Decide whether each statement below agrees with the conversation excerpt. Answer yes or no for each and quote the words of the excerpt that settle it.
1. Matt Madden says he actively seeks out new comics, writers, music and movies.
2. Jessica Abel says the book has sold fewer than a thousand copies.
3. Jessica Abel names Uncivilized Books as the publisher of the book.
[Start of GIVEN TEXT]
Matt Madden: But like, it makes sense though because, uh, it takes so long, like even as someone who’s always trying to learn about new comics and writers and new music and movies, I, I actively am looking for stuff, but I regularly will, you know, encounter a name or just see an image of a book cover or hear a snippet of music and kind of like follow like, oh, that sounds kind of interesting. Maybe I’ll look into that next time it comes up and often it’s, I’ve experienced that as a, you know, from the reader side, where like, it really takes a lot, quite a few times for something to really jog my attention enough to be like, all right, now I’m going to actually look this person up, you know, follow them on social media or check out a video on YouTube or whatever it is.
Jessica Abel: Yeah, exactly.
And and again, another caveat about this is like, for example, with your book, you know, you’ve had, well more than a thousand sales at this point, and it’s not, you know, has it been in front of 5 million people plus? No, probably hasn’t, but you’re also, you already have people who are in your audience who are, uh, you’ve sold to before. So like that’s a warmer audience and so the conversion rates are totally different there. And also your publisher Uncivilized Books has fans of what they do, who are going to buy your book, even if they don’t know you, you know. There’s a lot of other things going on there.
[End of GIVEN TEXT]
[Start of RECORDED INFORMATION]
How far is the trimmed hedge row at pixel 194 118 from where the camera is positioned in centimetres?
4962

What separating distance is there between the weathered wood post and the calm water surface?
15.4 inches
[End of RECORDED INFORMATION]
• WORKED SOLUTION:
1. Yes: "I, I actively am looking for stuff"
2. No: "you’ve had, well more than a thousand sales at this point"
3. Yes: "your publisher Uncivilized Books has fans of what they do"